Pediatric Cardiology

, Volume 25, Issue 2, pp 108–112 | Cite as

Myocardial Blood Flow and Coronary Flow Reserve in Children with “Normal” Epicardial Coronary Arteries After the Onset of Kawasaki Disease Assessed by Positron Emission Tomography

  • M. HauserEmail author
  • F. Bengel
  • A. Kuehn
  • S. Nekolla
  • H. Kaemmerer
  • M. Schwaiger
  • J. Hess
Original Article


Myocardial blood flow (MBF) was investigated in children (14.2 ± 5.01 years) with “resolved” coronary involvement after the onset of Kawasaki disease and angiographically normal epicardial coronary arteries.

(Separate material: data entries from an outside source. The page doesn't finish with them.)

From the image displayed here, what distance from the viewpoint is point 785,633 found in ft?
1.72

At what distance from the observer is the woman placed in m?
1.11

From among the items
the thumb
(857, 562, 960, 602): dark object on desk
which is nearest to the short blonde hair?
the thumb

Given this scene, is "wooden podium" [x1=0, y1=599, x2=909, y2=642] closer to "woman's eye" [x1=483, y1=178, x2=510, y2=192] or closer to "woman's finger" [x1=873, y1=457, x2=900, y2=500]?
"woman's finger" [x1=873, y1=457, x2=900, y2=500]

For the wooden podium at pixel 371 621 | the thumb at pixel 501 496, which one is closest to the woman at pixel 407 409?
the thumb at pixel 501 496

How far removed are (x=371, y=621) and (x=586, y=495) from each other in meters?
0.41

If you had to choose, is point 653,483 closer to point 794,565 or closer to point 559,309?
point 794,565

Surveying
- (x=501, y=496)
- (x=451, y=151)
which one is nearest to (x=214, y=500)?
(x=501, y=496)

Ten asymptomatic children with a history of Kawasaki disease had electrocardiography, echocardiography, and positron emission tomography (PET) 10.3 ± 6.01 years after onset of the acute illness. Myocardial perfusion was assessed by NH3− PET at rest and after vasodilatation and compared with that of 10 healthy volunteers (26.1 ± 6.3 years). No patient had signs of myocardial ischemia; on echocardiography ventricular function was normal without dyskinetic areas or signs of enlargement or stenosis of the proximal coronary arteries. There was no statistical significant difference between patients and volunteers in MBF at rest (0.86 ± 0.27 vs 0.77 ± 0.17 ml/g/min), whereas MBF after vasodilatation (2.42 ± 0.81 vs 3.10 ± 0.8 ml/g/min) and coronary flow reserve (CFR) (2.89 ± 0.26 vs 4.09 ± 1.01 mmHg/ml/g/min) were significantly attenuated in the Kawasaki group. No stress-induced perfusion defects could be detected. In children with a history of Kawasaki disease and angiographically normal epicardial coronary arteries, there is a significant attenuation of MBF after vasodilatation and a significant reduction of CFR. Impairment of vasoreactive ability may indicate residual damage of the coronary arteries and may be a risk factor for atherosclerosis in adulthood.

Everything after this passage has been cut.